Remember that crazy CO2 Scraper Concept? It called for a towering structure filled with trees, to scrub the surrounding air of carbon dioxide. Well, it turns out there's a very common manmade material that, with the right tweak, could serve a similar function and literally kill pollution. The material? Cement.
Smog-eating cement first made headlines back in 2007, when it was introduced in the U.S. by the Italian company Italcementi, whose R&D center is pictured below. The cement is called TX Active and the magic ingredient is titanium oxide. When exposed to sunlight, titanium oxide can neutralize some pollutants—basically the toxins are oxidized when they come into contact with the cement. For instance, nitrogen oxide and sulfur oxide gasses are made harmless when they are turned into nitrates or sulfates. Without the catalyst of titanium oxide, the nitrogen and sulfur oxide break down in the atmosphere creating smog and ground level ozone.
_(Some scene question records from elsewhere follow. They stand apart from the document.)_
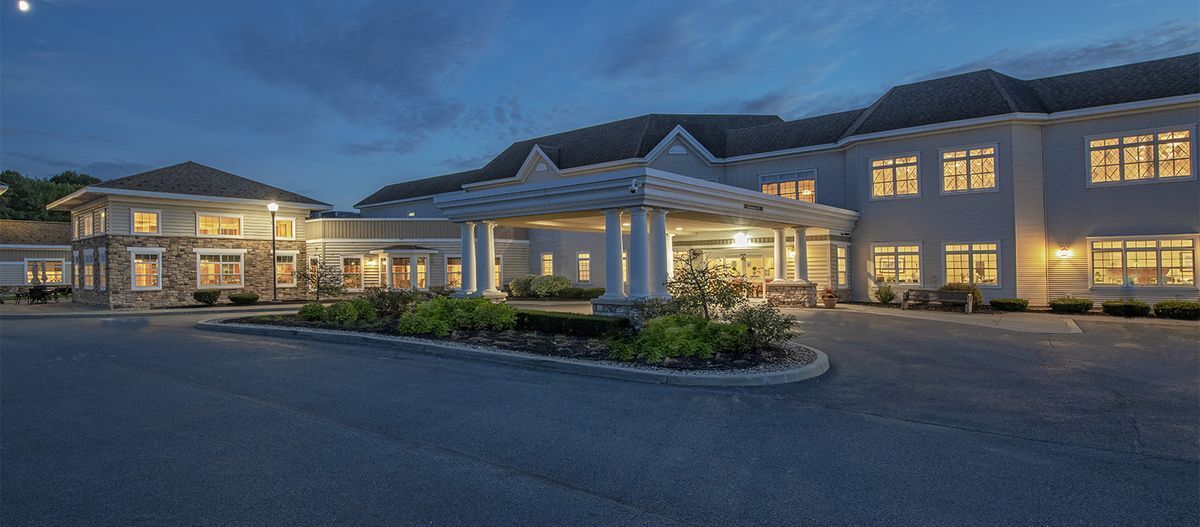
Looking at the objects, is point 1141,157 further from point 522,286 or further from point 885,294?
point 522,286

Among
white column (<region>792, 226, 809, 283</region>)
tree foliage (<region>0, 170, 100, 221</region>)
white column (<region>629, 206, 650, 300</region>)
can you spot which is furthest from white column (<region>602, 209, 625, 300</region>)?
tree foliage (<region>0, 170, 100, 221</region>)

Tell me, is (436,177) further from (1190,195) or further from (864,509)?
(864,509)

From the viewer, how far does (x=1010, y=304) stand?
21562mm

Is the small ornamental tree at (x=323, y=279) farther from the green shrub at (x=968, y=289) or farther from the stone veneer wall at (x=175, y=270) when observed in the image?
the green shrub at (x=968, y=289)

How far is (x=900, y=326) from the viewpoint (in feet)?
56.1

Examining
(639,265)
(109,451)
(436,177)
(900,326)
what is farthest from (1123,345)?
(436,177)

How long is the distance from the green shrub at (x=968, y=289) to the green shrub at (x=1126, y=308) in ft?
11.3

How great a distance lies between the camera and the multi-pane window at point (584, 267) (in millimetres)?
34031

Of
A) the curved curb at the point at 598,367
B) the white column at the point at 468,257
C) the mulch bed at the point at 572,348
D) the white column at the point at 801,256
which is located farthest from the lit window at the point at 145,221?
the white column at the point at 801,256

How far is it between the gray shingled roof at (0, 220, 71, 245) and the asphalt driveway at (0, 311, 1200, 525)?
1600 inches

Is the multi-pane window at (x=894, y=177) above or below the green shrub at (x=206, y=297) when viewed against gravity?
above

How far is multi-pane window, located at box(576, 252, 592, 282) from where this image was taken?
34031mm

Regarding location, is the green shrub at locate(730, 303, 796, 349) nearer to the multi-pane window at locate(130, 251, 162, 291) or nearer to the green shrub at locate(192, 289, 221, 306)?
the green shrub at locate(192, 289, 221, 306)

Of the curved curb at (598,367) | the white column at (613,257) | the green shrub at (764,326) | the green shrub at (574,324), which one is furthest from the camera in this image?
the white column at (613,257)
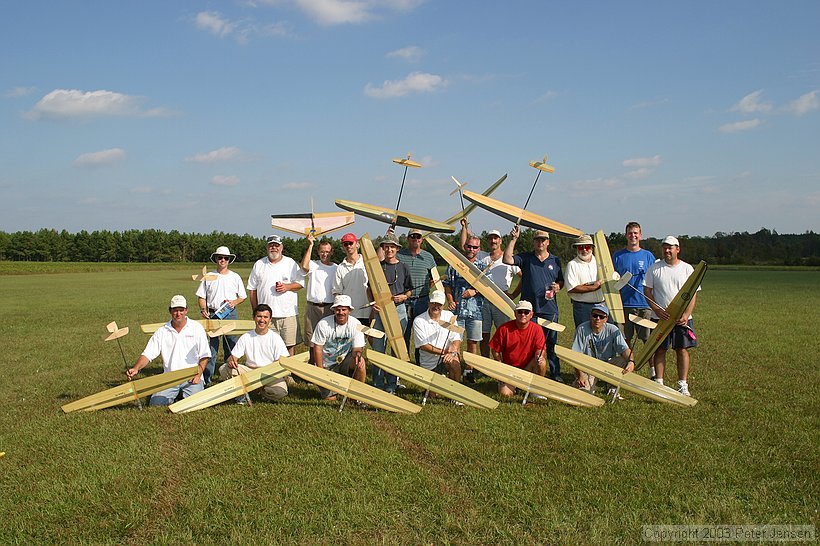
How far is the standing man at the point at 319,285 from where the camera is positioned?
981 centimetres

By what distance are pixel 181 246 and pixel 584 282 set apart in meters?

But with the catalyst, the nitrates and sulfates simply wash off with rainwater, leaving the cement very clean and without a need for chemical treatment—an added bonus. One of the more well-known examples of this self-cleaning cement is the Air France headquarters in Roissey-Charles de Gaulle airport in Paris. The HQ is housed in a very white building, that has remained through the years very white.
Originally the cement was made for Richard Meier, the architect who requested a very white cement for the Jubilee Church in Rome.
It was only later that Italcementi noticed its pollution-killing quality. They had topped off a road in Bergamo with TX Active. The residents soon reported better-smelling air. Italcementi then began to market cement as an agent of change, turning over its typical rep as antienvironmental.
A study of busy roadways in the Netherlands found that photocatalytic concrete (the generic term) decreased nitrogen oxide levels by 25 to 45 percent. This is anywhere between 0.5 and 1.5 m above the road.
From a design perspective, anything that can be made out of concrete is a potential application. Beyond the ubiquitous sidewalks and roads, we could think about using this material in green architecture. Apparently precast building panels or roof tiles are especially suited for such a material. Perhaps most inspired is where the cement meets the source of pollution: Think tunnels and car garages. According to the Environmental Protection Agency stats that 34% of nitrate oxides comes from vehicles on the road.
Last Fall as a pilot project, a two-mile stretch of sidewalk in Chicago was paved with this same cement. West Cermak Street is a well-worn route for trucks, and is a particularly polluted area in the city.
Should the smog-eating cement show a significant improvement, its use will expand to other areas within the city.
The proprietary technology involves mixing the particles of titanium oxide within white or grey cement, but apparently it can be used with all other varieties of concrete, including plaster and mortar.